If it was true that Alexander wept because there were no more worlds to conquer then what of the weeping when all the worlds collapse into the vacuity of death?

One has no standing to make spiritual pronouncements on the life of another, but his own epitaph makes an indictment that stings with irony.

"What shall it profit a man to gain the whole world and lose the essence of who he is?" asked Jesus (and I paraphrase).

Death equalizes those shells we confuse with or true lives and the possessions we hope will define us. No high office nor certificate of accomplishment is carried into eternity toward which we all progress. Even our legacies in this world are often evaluated without respect to those accomplishments we deemed most significant.

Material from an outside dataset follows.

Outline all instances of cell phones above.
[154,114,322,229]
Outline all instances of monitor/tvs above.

"It is appointed unto man once to die and after that, the judgment," the final evaluation, the ultimate assessment of who we were and what we did. (See Heb. 9:26-27)'

Alexander valued conquest. Whatever we value will write our epitaph for us. Our lives will be summed up in a few short words or a short dash between two dates.

Perhaps it can be said of all conquerors that ultimately, they conquered nothing. At the same time, there are men and women who are building legacies that will be go on blessing others long after they are gone. They will have lost themselves to find themselves. They will have invested themselves in something eternal and infinite and, in doing so, in the lives of other.

Those who say that does not count are as pitiable as Alexander. Those for whom it matters, can never be confined. They are truly free and truly fulfilled now and forever.